Un libro è un sito web off-line

Su Forbes, la rivista di noi milionari, si fa un tentativo di gettare il cuore oltre la barricata. Se non ci fossimo noi milionari a pensare avanti…

Che senso ha sbizzarrirsi sulla contrapposizione libro normale contro libro elettronico?
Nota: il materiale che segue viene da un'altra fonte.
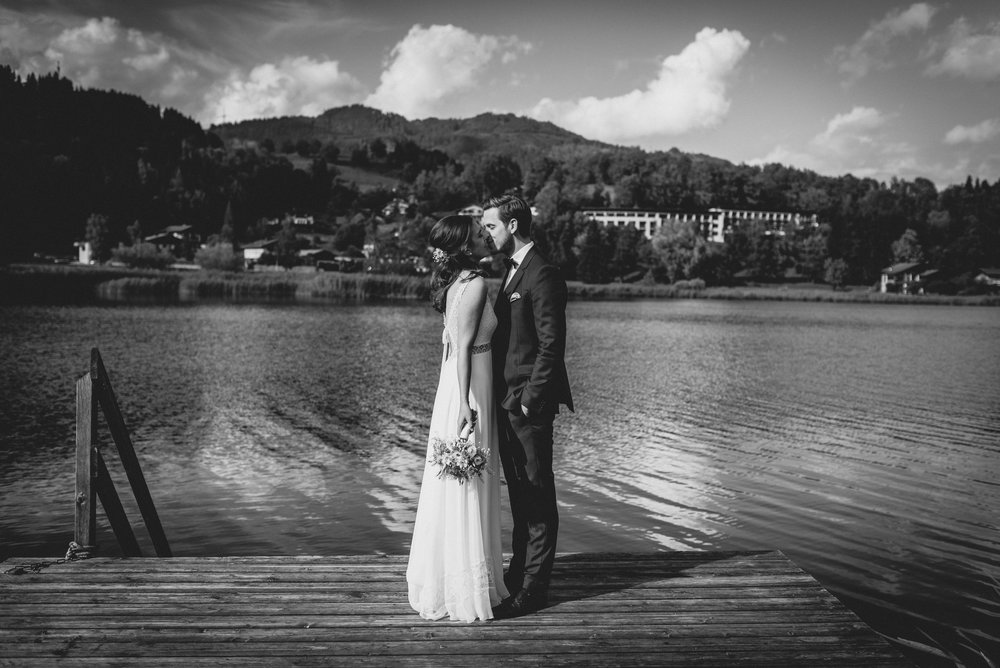 Seehochzeit-Goldegg-MissFecklesPhotography (28 von 50).jpg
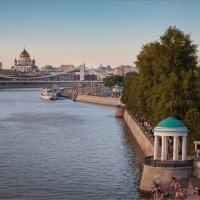 Вид на Пушкинскую набережную... :: Сергей Кичигин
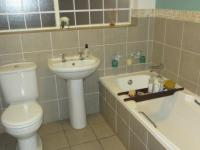 Bathroom 1 - 9 square meters of property in Kirstenhof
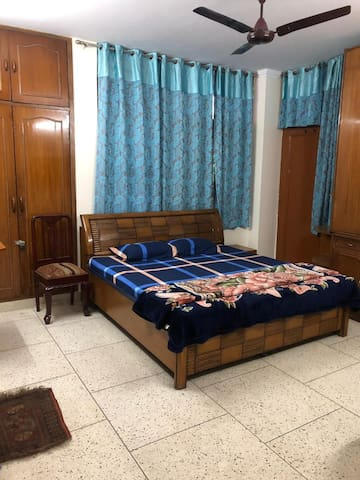 Ivy House (king bed, wifi, metro 5min, 4 Guests)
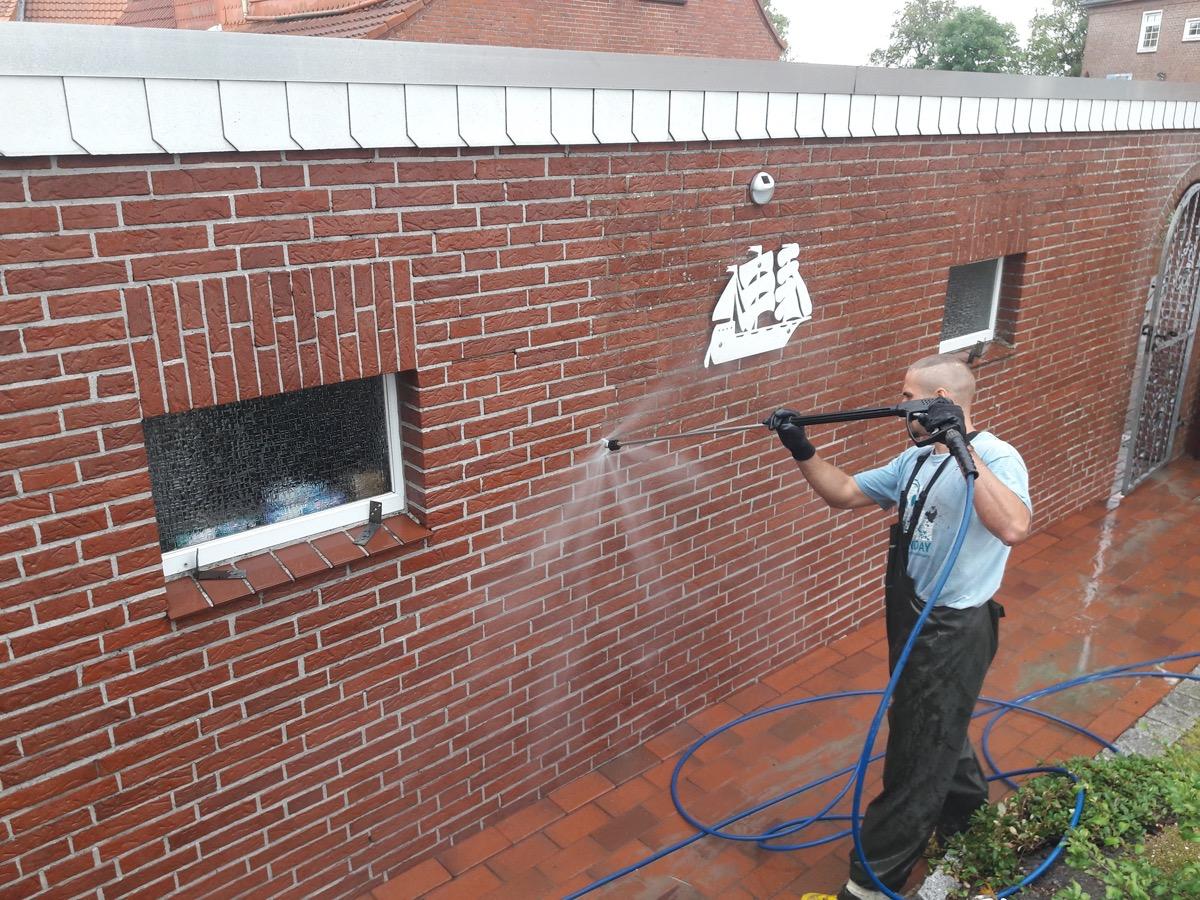 Reinigung der Klinkerfassade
E’ chiaramente una polemica sterile, che non porta a nulla ma che forse cerca di scongiurare l’angustia che qualcuno prova nei confronti di un panorama che cambia, giorno dopo giorno, davanti agli occhi.
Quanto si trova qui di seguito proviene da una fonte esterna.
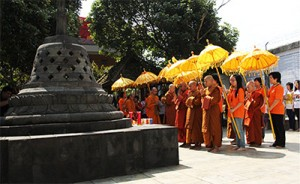 First-Theravada-ordination-of-bhikkhunis-in-Indonesia-After-a-Thousand-Years---Google-Docs-1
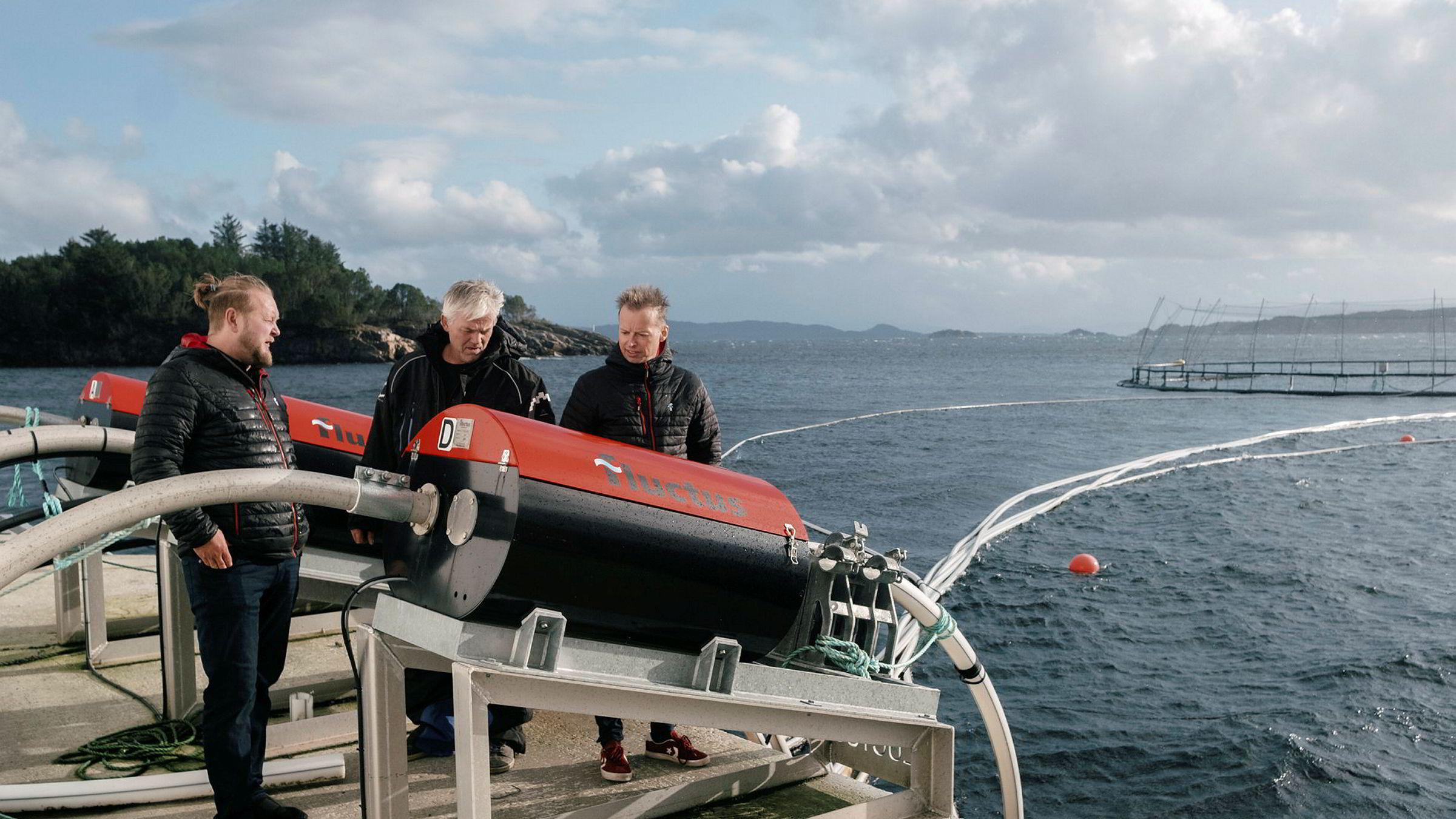 Produktsjef Runar Hatlevik, til venstre, servicetekniker Trond Vassnes og daglig leder Harald Lien tar DN med ut på fjorden for å kikke på en av de første fôringsflåtene Fluctus leverte, til dette oppdrettsanlegget på Fiksneset i Hordaland.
Il sentiero è bene o male tracciato e più che augurarsi un ritorno ai bei tempi andati conviene cercare di farsi un’idea un po’ meno approssimativa di quello che potrebbe riservarci il futuro.

Sarà un progresso?

Spesso, in proposito,  mi è capitato di assistere a prese di posizione di natura effettivamente umorale e, quando si parla di ebook, stanno diventando proverbiali le frasi che capita di ascoltare. Tutte le voci contro l’ebook fanno riferimento esclusivo alla perdita di fisicità del libro di carta, alla possibilità che non ci sarà più di fare le orecchiette con le cime di ra agli angoli delle pagine, l’odore della colla, la libreria in salotto etc… Finora la posizione più estrema e più volutamente (credo) colorita che mi è capitato di incontrare sono le parole di Salvatore Nigro, critico e direttore artistico della casa editrice Sellerio di Palermo (quella di Andrea Camilleri). Quando incontra un libro nuovo, queste sono le sue reazioni:

“Con il libro ho un rapporto erotico. Indugio nei preliminari. Lo scarto. Strappo il cellofan. Accarezzo la copertina, e sento un languido formicolio nella mano. Mi eccito terribilmente, se il libro è intonso. Taglio le pagine, lentamente. E’ come se sfogliassi una rosa. Mi piacciono le barbe dei libri. Ne raccolgo i pilucchi. Li annuso. L’odore della carta è afrodisiaco. Non meno dell’odore dell’inchiostro. Ogni libro ha un suo aroma. Un suo particolare richiamo.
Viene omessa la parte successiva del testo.